For years, Southern New Hampshire has avoided scrutiny compared to other online schools that have been labeled as bad actors. Part of this reduced scrutiny may have been because SNHU is a non-profit and some because Paul LeBlanc, its long-time president, was perceived as a higher education visionary, granting degrees that consumers could use and afford.
Consumer advocates largely ignored that Southern New Hampshire often worked like a for-profit. The school, which includes a physical campus in Manchester, New Hampshire employs 130 full-time instructors and 8,042 part-time instructors for 164,000 students. A lion's share of the organization's budget is spent on marketing and advertising rather than on curriculum and instruction: about $14,000 per student.
But things have changed, with the higher education terrain, with public opinion, and with Southern New Hampshire leadership. More people and organizations are questioning the value of degrees,
especially graduate degrees, which Southern New Hampshire specializes
in. SNHU has lowered tuition to $10,000 to increase demand, which has reduced financial margins.

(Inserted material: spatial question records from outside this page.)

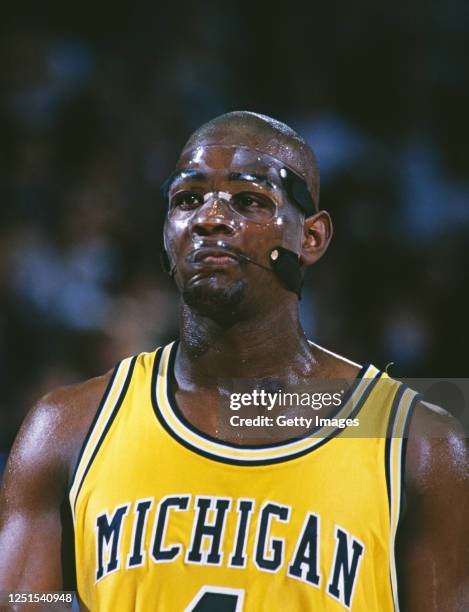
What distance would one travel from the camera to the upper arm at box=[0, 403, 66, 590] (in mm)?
2566

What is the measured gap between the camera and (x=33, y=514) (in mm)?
2598

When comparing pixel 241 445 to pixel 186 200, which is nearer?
pixel 241 445

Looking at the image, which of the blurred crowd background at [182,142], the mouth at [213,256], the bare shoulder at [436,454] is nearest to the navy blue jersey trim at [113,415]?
the mouth at [213,256]

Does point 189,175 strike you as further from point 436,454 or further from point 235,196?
point 436,454

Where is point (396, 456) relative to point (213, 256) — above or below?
below

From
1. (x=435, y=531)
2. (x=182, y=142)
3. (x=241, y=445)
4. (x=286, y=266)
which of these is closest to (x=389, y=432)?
(x=435, y=531)

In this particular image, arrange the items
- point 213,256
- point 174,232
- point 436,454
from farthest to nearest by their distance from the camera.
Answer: point 174,232
point 213,256
point 436,454

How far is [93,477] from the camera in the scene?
2547 mm

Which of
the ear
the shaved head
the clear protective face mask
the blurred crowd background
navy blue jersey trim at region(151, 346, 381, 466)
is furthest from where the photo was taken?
the blurred crowd background

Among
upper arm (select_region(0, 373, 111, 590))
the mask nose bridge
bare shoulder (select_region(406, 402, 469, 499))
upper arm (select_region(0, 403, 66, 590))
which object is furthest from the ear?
upper arm (select_region(0, 403, 66, 590))

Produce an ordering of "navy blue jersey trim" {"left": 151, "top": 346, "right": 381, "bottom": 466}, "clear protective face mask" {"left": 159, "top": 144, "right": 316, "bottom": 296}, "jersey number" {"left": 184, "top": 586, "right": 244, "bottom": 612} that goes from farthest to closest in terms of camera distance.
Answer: "clear protective face mask" {"left": 159, "top": 144, "right": 316, "bottom": 296} < "navy blue jersey trim" {"left": 151, "top": 346, "right": 381, "bottom": 466} < "jersey number" {"left": 184, "top": 586, "right": 244, "bottom": 612}

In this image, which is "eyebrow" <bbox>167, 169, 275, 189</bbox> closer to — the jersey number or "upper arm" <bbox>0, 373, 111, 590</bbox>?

Despite good enrollment numbers, layoffs at Southern New Hampshire have occurred in 2023 and 2024. Now at SNHU, after the latest round of IT layoffs, folks are talking about the new leadership and of office politics taking precedent over innovation. And students are complaining about the course materials as old and recycled.
The Higher Education Inquirer will continue to monitor the situation at Southern New Hampshire University as it develops.